(GIVEN TEXT):
** BEGIN **
For this map, I created my own icons. I used a free image editor known as Seashore, which is a fantastic program for those who are too cheap to shell out the dough for Adobe’s Photoshop.

The date range slider below the map is a very awesome tool called jQRangeSlider. Basically every time the date range is moved, a Javascript function is called that will go through the JSON file and see if the crimes are between those two dates.

This Javascript function also checks to see if the crime has been selected by the user. Notice on the map the check boxes next to each crime logo under “Types of Crimes.”

If the crime is both between the dates on the slider and checked by the users, it is mapped.

While this is going on, an HTML table of this information is being created below the map. We use another awesome tool called DataTables to make that table of crimes interactive. With it, readers can display up to a 100 records on the page or search through the records.

Finally, we create a pretty basic bar chart using the Progress Bars made available by Bootstrap, an awesome interface released by the people who brought us Twitter.

Creating these bars are easy: We just need to create DIVs and give them a certain class so Bootstrap knows how to style them. We create a bar for each crime that is automatically updated when we tweak the map

For more information on progress bars, check out the documentation from Bootstrap. I also want to thank the app team at the Chicago Tribune for providing the inspiration behind the bar chart with their 2012 primary election app.

The full Javascript file is available here.

4. Daily upkeep

This map is not updated automatically so every day, Monday through Friday, I will be adding new crimes to our map.

Fortunately, this only takes about 5-10 minutes of work. Basically I scrape the last few pages of the police’s crime log PDF, pull out the crimes that are new, pull them into Google Docs, get the latitude and longitude information, output the JSON file and put that new file into our FTP server.

Trust me, it doesn’t take nearly as long as it sounds to do.

5. What’s next?

Besides minor tweaks and possible design improvements, I have two main goals for this project in the future:

A. Create a crime map for Cedar Falls – Cedar Falls is Waterloo’s sister city and like the Waterloo police department, the Cedar Falls police department keeps a daily log of calls for service. They also post PDFs, so I’m hoping the process of pulling out the data won’t be drastically different that what I did for the Waterloo map.

B. Create a mobile version for both crime maps – Maps don’t work tremendously well on the mobile phone. So I’d like to develop some sort of alternative for mobile users. Fortunately, we have all the data. We just need to figure out how to display it best for smartphones.

Have any questions? Feel free to e-mail me at chris.essig@wcfcourier.com.

Graph: Hispanic population growing in Iowa

leave a comment »

This graph I put together with a weekend story breaks down Iowa’s Hispanic population by county. It was based almost entirely off a JavaScript chart walkthrough put together by Michele Minkoff, Interactive Producer for the Associated Press. So check it out now because it’s FANTASTICO!

I did make a couple of minor tweaks, which may be helpful for others so I will outline them here.
** END **
(DATA SEGMENT):
** BEGIN **
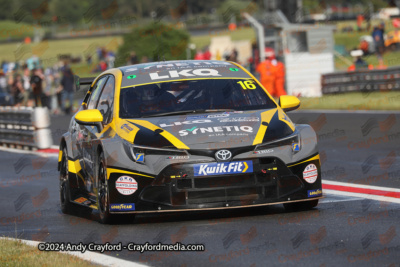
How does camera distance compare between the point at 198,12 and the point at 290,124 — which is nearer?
** END **
(WRITTEN TASK 1): According to the crime map post, why does the author expect that getting data for a Cedar Falls map will resemble the Waterloo work? Answer in one to three sentences.
(WRITTEN TASK 2): Turn the paragraph of the crime map post beginning "Fortunately, this only takes about 5-10 minutes" into a short list that keeps its main facts.
(WRITTEN TASK 3): Reproduce the crime map post between "5. What’s next?" and "me at chris.essig@wcfcourier.com.", inclusive, and switch "smartphones" to "handheld devices".
The listing placed before this note comes from a source unrelated to the crime map post.

(WRITTEN REPLY 1): Like the Waterloo police department, the Cedar Falls police department keeps a daily log of calls for service and also posts PDFs. The author therefore hopes that pulling out the data won't be drastically different from the process used for the Waterloo map.

(WRITTEN REPLY 2):
- The daily update takes about 5–10 minutes.
- Scrape the last few pages of the police crime log PDF.
- Pull out the new crimes.
- Bring them into Google Docs.
- Get the latitude and longitude.
- Output the JSON file.
- Put the new file on the FTP server.

(WRITTEN REPLY 3):
5. What’s next?

Besides minor tweaks and possible design improvements, I have two main goals for this project in the future:

A. Create a crime map for Cedar Falls – Cedar Falls is Waterloo’s sister city and like the Waterloo police department, the Cedar Falls police department keeps a daily log of calls for service. They also post PDFs, so I’m hoping the process of pulling out the data won’t be drastically different that what I did for the Waterloo map.

B. Create a mobile version for both crime maps – Maps don’t work tremendously well on the mobile phone. So I’d like to develop some sort of alternative for mobile users. Fortunately, we have all the data. We just need to figure out how to display it best for handheld devices.

Have any questions? Feel free to e-mail me at chris.essig@wcfcourier.com.